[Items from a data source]
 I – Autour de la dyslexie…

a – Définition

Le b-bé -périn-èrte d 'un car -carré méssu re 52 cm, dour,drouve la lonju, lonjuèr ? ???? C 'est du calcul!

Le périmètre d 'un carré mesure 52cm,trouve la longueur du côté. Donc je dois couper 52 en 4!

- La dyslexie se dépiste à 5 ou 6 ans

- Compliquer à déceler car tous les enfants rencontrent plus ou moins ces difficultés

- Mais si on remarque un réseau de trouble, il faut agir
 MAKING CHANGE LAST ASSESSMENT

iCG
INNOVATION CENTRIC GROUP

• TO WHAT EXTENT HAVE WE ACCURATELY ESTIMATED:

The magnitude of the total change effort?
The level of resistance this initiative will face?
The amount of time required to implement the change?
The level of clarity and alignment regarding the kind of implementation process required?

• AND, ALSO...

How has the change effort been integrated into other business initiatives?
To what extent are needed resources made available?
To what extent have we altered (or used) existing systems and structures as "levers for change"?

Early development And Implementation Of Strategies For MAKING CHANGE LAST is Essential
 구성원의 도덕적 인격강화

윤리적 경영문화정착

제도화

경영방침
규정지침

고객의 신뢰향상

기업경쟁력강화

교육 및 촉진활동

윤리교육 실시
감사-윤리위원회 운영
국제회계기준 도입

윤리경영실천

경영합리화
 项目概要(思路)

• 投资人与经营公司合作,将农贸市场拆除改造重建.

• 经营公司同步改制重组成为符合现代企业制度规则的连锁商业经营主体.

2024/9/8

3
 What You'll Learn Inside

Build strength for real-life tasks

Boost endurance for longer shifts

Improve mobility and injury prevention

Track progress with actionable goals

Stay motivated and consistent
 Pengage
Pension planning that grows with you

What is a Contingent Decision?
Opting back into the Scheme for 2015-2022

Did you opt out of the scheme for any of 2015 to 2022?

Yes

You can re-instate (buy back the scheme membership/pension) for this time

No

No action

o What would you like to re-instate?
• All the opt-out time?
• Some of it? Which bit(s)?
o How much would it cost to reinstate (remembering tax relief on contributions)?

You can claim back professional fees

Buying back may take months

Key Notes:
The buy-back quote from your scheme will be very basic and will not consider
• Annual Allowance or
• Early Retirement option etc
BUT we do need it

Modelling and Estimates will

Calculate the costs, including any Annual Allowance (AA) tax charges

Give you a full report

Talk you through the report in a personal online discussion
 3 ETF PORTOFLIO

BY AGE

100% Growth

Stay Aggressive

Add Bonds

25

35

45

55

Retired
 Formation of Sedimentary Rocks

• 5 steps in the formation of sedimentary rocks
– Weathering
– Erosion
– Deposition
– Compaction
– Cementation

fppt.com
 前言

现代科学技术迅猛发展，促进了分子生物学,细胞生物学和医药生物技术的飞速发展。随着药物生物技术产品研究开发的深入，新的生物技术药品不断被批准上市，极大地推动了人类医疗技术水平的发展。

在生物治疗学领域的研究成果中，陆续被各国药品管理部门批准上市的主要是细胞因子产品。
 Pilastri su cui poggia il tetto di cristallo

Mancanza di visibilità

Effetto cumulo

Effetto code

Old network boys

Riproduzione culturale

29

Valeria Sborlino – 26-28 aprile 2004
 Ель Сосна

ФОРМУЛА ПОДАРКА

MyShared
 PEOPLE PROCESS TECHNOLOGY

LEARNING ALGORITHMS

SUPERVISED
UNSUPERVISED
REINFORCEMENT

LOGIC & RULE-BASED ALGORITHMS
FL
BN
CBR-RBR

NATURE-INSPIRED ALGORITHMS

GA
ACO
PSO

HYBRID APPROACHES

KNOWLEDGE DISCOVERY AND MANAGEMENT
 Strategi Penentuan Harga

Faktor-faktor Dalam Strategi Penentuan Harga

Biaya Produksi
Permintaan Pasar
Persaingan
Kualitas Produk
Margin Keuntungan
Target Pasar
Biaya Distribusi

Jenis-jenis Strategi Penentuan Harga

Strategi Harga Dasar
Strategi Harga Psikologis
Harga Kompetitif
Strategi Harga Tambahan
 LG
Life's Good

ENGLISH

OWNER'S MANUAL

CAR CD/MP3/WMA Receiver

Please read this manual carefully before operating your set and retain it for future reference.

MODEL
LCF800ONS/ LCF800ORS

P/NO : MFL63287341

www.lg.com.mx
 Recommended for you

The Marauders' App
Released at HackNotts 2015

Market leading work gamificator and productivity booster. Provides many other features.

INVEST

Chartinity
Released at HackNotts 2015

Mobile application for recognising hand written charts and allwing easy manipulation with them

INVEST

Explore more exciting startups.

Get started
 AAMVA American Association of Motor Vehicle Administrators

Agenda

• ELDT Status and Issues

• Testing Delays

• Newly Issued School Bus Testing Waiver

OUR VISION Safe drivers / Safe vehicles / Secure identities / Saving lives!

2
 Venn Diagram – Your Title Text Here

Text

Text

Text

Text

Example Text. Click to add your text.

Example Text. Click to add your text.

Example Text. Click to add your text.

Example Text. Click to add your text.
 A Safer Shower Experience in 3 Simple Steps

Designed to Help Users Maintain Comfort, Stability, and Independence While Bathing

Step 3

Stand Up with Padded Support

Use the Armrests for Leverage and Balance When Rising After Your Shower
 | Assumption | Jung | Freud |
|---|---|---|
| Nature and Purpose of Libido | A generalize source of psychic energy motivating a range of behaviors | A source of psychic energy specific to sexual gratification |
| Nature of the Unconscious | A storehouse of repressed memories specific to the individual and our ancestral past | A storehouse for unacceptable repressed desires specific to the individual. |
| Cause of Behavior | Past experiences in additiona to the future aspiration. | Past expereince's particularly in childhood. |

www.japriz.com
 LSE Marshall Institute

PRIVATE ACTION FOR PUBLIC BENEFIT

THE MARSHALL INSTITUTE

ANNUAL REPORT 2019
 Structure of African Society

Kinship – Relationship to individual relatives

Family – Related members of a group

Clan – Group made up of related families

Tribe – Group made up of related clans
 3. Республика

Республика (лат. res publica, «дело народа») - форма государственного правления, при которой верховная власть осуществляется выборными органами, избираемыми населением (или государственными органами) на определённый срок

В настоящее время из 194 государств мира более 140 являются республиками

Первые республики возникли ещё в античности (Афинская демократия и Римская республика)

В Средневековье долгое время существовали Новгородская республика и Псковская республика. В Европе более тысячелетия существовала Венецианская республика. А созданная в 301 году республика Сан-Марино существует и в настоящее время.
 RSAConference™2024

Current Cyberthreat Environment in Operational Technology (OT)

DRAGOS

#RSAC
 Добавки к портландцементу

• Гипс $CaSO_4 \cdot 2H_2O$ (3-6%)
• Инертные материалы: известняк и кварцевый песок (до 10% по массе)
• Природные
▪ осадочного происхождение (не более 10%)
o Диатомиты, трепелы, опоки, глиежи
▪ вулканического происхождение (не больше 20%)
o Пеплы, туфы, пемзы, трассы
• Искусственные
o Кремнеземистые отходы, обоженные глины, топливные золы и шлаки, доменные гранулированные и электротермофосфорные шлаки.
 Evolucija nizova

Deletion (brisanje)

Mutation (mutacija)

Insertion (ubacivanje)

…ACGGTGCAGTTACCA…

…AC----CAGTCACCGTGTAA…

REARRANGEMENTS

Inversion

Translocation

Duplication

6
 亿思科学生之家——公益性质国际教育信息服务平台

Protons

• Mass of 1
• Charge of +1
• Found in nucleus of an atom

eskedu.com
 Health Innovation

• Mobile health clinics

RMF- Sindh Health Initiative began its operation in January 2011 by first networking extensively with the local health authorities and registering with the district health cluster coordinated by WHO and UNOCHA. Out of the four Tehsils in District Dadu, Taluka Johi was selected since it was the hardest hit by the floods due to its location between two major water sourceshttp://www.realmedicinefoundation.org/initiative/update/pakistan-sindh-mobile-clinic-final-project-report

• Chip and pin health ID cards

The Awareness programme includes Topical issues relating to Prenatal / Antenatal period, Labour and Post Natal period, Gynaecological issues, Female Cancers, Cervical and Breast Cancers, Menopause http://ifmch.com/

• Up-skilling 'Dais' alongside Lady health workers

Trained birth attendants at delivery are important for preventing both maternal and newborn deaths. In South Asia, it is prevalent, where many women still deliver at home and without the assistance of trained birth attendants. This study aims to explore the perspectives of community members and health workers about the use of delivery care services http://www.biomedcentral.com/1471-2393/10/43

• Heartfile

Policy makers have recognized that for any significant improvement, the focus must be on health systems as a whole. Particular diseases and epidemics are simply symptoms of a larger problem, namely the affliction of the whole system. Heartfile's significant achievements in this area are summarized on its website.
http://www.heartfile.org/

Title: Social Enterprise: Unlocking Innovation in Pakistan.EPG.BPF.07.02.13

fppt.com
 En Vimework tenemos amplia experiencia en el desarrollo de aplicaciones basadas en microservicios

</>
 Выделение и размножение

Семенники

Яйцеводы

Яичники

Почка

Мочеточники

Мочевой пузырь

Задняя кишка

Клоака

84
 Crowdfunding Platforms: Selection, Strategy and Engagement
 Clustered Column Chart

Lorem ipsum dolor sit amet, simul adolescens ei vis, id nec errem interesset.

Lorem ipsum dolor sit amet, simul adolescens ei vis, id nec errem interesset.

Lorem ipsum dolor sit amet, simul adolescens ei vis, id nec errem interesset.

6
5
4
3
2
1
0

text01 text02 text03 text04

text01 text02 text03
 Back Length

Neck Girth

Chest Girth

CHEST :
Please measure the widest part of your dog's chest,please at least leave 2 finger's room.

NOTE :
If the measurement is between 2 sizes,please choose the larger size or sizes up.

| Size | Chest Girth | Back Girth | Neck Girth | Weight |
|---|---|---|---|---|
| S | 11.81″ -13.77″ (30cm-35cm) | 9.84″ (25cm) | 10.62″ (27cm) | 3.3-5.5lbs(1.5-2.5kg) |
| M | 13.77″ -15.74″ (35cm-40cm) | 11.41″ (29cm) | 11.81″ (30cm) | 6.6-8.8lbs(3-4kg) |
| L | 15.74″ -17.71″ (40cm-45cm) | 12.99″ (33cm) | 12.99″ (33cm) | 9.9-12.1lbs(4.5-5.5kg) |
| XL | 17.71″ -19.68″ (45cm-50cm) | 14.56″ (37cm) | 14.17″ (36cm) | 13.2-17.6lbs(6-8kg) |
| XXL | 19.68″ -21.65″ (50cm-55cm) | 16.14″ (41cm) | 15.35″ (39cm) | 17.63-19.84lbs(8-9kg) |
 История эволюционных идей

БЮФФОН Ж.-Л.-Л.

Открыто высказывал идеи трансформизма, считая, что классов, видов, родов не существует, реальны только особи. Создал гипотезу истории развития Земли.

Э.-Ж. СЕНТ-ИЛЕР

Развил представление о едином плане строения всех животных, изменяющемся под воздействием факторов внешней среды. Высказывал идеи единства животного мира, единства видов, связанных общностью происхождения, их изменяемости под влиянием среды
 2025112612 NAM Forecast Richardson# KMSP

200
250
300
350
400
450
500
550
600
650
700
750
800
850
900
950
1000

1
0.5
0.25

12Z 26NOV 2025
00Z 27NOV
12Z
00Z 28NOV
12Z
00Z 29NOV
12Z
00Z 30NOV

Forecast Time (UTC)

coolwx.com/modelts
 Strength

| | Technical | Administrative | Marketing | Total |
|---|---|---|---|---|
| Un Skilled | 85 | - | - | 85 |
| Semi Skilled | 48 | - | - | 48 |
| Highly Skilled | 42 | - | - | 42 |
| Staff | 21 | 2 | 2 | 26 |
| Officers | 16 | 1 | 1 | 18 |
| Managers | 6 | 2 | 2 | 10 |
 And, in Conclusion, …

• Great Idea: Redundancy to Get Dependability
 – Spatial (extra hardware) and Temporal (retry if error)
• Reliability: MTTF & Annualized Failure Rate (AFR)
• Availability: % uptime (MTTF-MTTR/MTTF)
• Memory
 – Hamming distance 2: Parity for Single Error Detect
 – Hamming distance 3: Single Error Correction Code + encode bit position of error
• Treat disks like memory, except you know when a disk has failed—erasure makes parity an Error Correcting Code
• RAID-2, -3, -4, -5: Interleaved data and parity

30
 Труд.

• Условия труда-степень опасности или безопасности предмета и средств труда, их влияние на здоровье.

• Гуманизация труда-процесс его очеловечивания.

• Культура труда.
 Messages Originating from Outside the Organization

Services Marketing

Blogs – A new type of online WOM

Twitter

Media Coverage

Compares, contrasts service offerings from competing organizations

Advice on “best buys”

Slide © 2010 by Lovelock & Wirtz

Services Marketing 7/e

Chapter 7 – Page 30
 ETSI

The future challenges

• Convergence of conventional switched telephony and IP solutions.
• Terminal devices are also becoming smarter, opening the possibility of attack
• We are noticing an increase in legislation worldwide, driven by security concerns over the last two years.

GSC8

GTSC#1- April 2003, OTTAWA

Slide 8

▸ Required work:
Your answer should consist solely of the lines above from the line with "it? Which bit(s)?" to the line with "100% Growth", both included, reproduced exactly.

▸ Solution:
• Some of it? Which bit(s)?
o How much would it cost to reinstate (remembering tax relief on contributions)?

You can claim back professional fees

Buying back may take months

Key Notes:
The buy-back quote from your scheme will be very basic and will not consider
• Annual Allowance or
• Early Retirement option etc
BUT we do need it

Modelling and Estimates will

Calculate the costs, including any Annual Allowance (AA) tax charges

Give you a full report

Talk you through the report in a personal online discussion
 3 ETF PORTOFLIO

BY AGE

100% Growth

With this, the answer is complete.